• [WHAT THE EXERCISE ASKS]: Quote verbatim the span of lines that begins the listing below and closes with the line containing "[camera trap, expert-labeled]".
━━━━━━━━
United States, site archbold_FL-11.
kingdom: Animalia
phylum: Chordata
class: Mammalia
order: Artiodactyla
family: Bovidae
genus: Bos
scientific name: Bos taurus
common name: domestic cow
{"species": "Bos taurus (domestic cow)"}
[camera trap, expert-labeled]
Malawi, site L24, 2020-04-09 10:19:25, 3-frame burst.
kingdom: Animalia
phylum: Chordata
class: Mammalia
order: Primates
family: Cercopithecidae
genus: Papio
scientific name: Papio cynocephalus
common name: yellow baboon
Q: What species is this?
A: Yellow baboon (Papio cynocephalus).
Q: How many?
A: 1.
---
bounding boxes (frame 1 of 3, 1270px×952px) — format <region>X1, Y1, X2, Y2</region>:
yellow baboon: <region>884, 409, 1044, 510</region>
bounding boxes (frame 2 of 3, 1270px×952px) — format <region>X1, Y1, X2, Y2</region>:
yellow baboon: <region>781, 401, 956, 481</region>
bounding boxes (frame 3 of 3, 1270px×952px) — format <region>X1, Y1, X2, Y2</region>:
━━━━━━━━
• [SOLUTION TO THE PROBLEM]:
United States, site archbold_FL-11.
kingdom: Animalia
phylum: Chordata
class: Mammalia
order: Artiodactyla
family: Bovidae
genus: Bos
scientific name: Bos taurus
common name: domestic cow
{"species": "Bos taurus (domestic cow)"}
[camera trap, expert-labeled]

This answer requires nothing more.